A study has found “evident bias” in how some football commentators describe darker-skinned players.
The study conducted by Danish research firm RunRepeat in association with the Professional Footballers’ Association found 62.6 per cent of praise regarding a player’s intelligence was aimed at those with lighter skin, while 63.33 per cent of criticism for a player’s intelligence was aimed at those with darker skin tones.
The findings also show that 60.4 per cent of praise for work rate was directed at lighter-skinned players.
The study looked at a total of 80 matches played in the Premier League, Italy’s Serie A, LaLiga in Spain and Ligue 1 in France this season. The study looked at 2,073 statements made by broadcasters speaking in English working for media outlets in the United Kingdom, the United States and Canada.
It also said that commentators were 6.59 times more likely to talk about a darker-skinned player in reference to power, and 3.38 more likely to talk about darker-skinned players in reference to speed.
Skin tone was determined by the scale used on the Football Manager 2020 game, with those between one and 11 in the lighter-skinned group and those between 12 and 20 classified as darker-skinned.
“To address the real impact of structural racism, we have to acknowledge and address racial bias. This study shows an evident bias in how we describe the attributes of footballers based on their skin colour,” PFA equalities executive Jason Lee said.
“Commentators help shape the perception we hold of each player, deepening any racial bias already held by the viewer.”
Lee believes it is vital for media organisations to offer unconscious bias training to their staff, and to promote diversity so that “ears are open” within the organisation to challenge those who slip into such bias.

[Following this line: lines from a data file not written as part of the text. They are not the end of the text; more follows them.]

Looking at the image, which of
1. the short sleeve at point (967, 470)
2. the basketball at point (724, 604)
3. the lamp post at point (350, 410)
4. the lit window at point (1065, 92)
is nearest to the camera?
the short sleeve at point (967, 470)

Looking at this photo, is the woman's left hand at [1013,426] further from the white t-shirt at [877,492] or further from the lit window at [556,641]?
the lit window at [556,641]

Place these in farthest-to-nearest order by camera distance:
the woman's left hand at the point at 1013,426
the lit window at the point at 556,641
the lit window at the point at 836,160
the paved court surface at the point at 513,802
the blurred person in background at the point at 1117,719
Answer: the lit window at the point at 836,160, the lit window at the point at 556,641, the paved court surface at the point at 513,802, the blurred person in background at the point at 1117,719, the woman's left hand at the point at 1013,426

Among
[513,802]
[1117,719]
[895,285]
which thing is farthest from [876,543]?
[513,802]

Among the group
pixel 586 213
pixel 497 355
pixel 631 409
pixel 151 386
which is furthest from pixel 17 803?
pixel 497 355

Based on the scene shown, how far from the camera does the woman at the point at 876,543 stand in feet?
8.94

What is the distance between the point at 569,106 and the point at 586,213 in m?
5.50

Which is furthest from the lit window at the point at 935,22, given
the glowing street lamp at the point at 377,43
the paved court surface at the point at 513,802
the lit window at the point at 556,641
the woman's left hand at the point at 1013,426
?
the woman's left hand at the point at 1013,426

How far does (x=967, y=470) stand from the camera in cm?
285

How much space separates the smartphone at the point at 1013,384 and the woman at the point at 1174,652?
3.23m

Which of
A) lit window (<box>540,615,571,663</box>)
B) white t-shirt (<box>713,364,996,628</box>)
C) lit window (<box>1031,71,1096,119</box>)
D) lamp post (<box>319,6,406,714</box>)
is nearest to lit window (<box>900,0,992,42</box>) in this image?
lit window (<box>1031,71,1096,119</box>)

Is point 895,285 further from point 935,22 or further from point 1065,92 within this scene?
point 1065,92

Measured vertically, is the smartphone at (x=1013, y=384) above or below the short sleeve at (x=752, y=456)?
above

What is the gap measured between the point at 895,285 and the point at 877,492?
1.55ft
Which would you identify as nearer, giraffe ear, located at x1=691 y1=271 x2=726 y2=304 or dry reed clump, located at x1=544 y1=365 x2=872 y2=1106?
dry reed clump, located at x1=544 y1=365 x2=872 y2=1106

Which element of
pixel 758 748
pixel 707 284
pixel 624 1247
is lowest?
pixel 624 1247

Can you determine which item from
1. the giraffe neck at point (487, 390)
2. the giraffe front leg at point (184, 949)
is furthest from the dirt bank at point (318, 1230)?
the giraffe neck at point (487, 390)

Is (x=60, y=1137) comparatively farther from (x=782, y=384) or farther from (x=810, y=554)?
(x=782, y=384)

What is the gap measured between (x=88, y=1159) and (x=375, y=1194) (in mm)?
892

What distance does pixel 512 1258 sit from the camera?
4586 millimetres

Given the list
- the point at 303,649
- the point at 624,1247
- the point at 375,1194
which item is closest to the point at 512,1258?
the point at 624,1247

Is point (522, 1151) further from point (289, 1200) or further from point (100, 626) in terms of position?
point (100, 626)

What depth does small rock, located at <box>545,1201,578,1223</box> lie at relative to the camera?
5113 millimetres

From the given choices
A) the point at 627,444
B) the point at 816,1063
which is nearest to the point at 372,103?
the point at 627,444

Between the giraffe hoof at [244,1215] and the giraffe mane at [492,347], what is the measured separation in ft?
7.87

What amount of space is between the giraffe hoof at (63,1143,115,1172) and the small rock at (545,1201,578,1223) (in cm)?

“If you haven’t got people to bounce ideas off and to listen to what’s being said, and you haven’t got an open ear, how are you going to understand that what you’re doing is offending people if nobody is there challenging you and telling you, ‘That’s not right’,” he said.
Lee also suggests these descriptions can even impact on an individual’s ability to work in coaching or management when their playing career has finished.
“When you’re playing football and someone is painting the picture that you’re powerful, you’re quick, you’re aggressive – I mean they’re great traits to have, but you’re not saying ‘industrious, intelligent, creative’, you’re not using that terminology,” he said.
“Already it’s living up to that stereotype of black athletes – you can’t always say that a black athlete is going to be quick and is going to be strong.
“If you keep stigmatising people and saying this, that and the other, how is that athlete going to go from the training and playing field and be taken seriously as maybe a coach, a manager or another position of power?”
The report adds: “Players have been unified in their support of the Black Lives Matter movement, sending a strong message about equality.
“However, the players themselves still have to navigate systemically racist structures, despite their significant platforms and professional success. This racial bias study makes the nuances of that structure apparent.
“We now need everyone in football, including commentators and broadcasters, to consider the part they play in furthering implicit bias towards people with darker skin tones.”